Upper class women would be expected to run the family estate when their husbands were away, which meant they needed a knowledge of estate management, farming practices etc as well. Lower down the social scale, women were generally involved in the family business, whatever it might be. Also women would often produce items for both home use and for sale, so that they might brew ale for their home use and also for sale, sell dairy products, and they would often spin thread for sale to weavers as well as for their home use. A good head for business was considered an asset for a woman at this time.

Women were generally expected to be submissive to their husbands when they married, but that did not mean they did not have a useful role to play in society. The support of a wife was vital to a man in the running of his business and his home.

And there were some women who became highly educated, and were respected as scholars, like Theres of Avila for instance. Upper class girls were sometimes educated by tutors like their brothers. Many upper-class women of the period were highly educated and made a name for themselves as writers.

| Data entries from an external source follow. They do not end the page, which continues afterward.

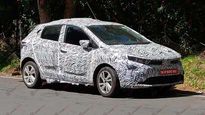 Spy Pics: Tata 45X Premium Hatchback — The Spy Images Reveal Disc Brakes On All Wheels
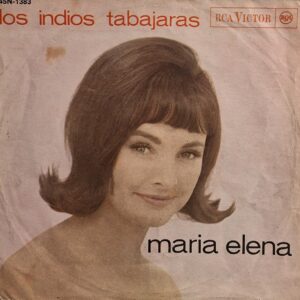 MARIA ELENA / AY MARIA  ( Only Cover )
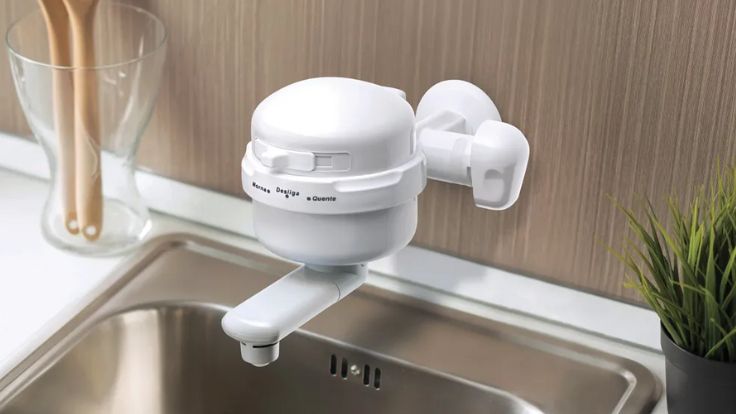 Melhores torneiras elétricas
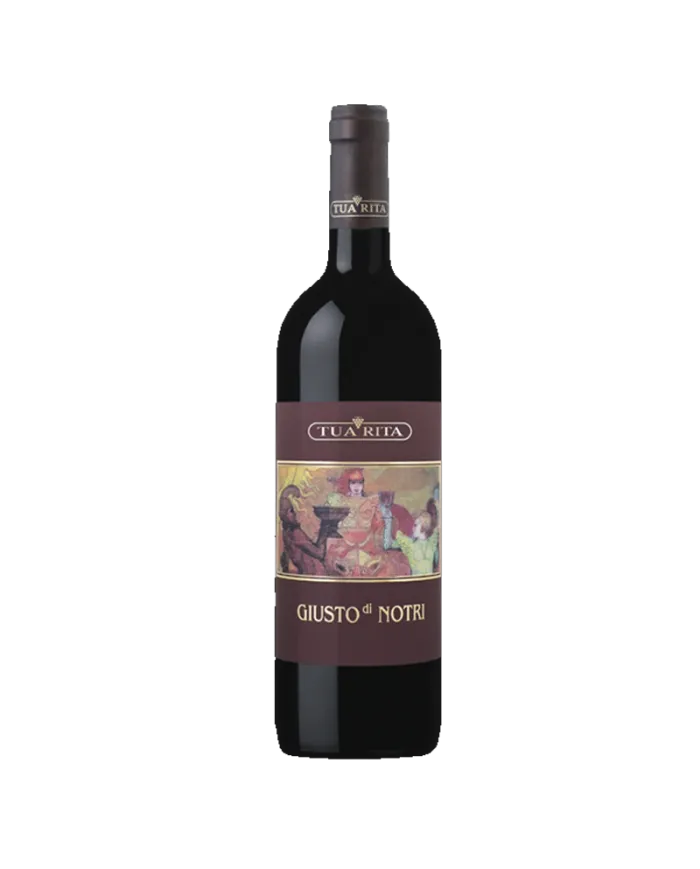 Giusto di Notri 2018 - Tua Rita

In the towns there were elementary schools that taught girls as well as boys, and a lot of girls would be educated at home. It was possible for girls to be apprenticed to trades, though fewer girls than boys were apprenticed. Many girls were employed in the textile trade,and the midwife was usually an important woman in the local community, and there were some women doctors.

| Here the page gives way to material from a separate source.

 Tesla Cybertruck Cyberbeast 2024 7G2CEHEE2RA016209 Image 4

Some notable women of the Reniassance period include the poets Vittoria Colonna and Gaspara Stampa; Marguerite of Navarre the writer and reformation leader; Katherine Bischoff Berg Gerlach, the founder of a publishing dynasty that laster over a century: Diana Mantuana the engraver; the artists Lavinian Fontana, Marietta Robusti and Sofanisba Anguissola: the natural philosopher Olivia Sabuco des Nantes Berrera; Louise Bourgeois Boursier the midwife pioneeer obstetrician; Francesca Caccini the early baroque composer, to name but a few.

Cooking, cleaning, having babies. That's about it.

Good thing we can do more today.

With the exception of Queen Elizabeth I, women didn't have many rights during the Renaissance. If a woman came from a prominent family she had more power. Most women took care of the family and home.